Saturday, November 22, 2014

Ernest & Celestine (2012)

No, it's not part of the Jim Varney collection; just look at the year. I'm talking about an Academy Best Animated Feature nominee that, being foreign, went up against movies from the following year. That's almost all I knew when I chose to check it out.

It hadn't been long since my last French animation from the 2010s with talking animals, but that's about where the similarity ends. Unlike The Rabbi's Cat, E&C is indeed family friendly, having a basis in children's books. Probably the only reason for the PG rating is a handful of lines about ways to die. A sufficiently young viewer might cry over them, but I figure that if I could watch An American Tail many times around age 5, it's not that big a risk.

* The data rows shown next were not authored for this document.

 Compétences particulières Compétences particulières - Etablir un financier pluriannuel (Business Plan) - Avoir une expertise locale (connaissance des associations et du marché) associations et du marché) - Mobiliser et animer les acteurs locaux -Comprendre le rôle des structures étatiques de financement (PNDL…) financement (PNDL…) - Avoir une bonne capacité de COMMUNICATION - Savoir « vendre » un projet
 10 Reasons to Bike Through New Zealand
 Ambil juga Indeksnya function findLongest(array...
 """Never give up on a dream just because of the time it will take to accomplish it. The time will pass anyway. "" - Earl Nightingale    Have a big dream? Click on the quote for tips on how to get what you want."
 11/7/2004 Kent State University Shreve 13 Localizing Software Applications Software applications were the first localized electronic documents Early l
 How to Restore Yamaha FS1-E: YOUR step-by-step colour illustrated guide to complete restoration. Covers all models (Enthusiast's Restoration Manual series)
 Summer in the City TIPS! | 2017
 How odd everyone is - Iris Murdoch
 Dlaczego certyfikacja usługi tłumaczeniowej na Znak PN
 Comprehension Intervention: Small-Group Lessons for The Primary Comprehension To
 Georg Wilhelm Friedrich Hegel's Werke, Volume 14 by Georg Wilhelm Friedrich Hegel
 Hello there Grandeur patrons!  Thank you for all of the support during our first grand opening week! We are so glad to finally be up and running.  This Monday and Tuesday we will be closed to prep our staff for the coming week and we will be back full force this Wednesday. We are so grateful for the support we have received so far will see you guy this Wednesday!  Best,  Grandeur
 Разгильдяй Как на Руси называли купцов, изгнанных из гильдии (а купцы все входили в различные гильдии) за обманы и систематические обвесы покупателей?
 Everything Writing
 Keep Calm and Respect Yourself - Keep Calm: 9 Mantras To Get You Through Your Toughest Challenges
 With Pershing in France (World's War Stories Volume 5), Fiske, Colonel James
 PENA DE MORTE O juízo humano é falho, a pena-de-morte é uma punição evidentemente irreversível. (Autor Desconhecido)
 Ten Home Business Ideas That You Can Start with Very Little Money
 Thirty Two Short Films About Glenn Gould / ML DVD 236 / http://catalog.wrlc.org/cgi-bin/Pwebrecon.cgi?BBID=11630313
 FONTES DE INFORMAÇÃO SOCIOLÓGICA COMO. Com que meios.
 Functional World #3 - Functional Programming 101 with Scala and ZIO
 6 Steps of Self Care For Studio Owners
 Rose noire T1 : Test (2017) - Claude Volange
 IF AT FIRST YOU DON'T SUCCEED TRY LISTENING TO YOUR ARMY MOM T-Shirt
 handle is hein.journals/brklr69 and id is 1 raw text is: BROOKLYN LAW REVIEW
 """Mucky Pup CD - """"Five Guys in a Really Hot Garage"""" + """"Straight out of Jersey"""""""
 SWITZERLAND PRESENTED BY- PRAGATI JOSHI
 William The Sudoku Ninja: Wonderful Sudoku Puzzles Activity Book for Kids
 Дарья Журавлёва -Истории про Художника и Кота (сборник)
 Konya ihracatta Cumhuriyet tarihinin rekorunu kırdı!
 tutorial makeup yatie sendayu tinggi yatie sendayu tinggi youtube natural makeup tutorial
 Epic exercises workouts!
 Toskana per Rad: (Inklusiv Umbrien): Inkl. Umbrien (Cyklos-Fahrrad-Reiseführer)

So how does E&C fare for older viewers? Let me begin my answer with "I WANT A CELESTINE DOLL! SHE'S ABSOLUTELY ADORABLE!" But since not everyone would decide on a movie for that reason alone, I'd better put more details below.

The animators cite inspiration from Studio Ghibli, and it shows. I especially thought of My Neighbors the Yamadas from the appearance, which involved computers but manages to look like little more than a watercolor flip book, in tribute to the original illustrations. Other Ghibli-esque elements include mild world building with goofy details, lush environments, and a pretty strong female lead.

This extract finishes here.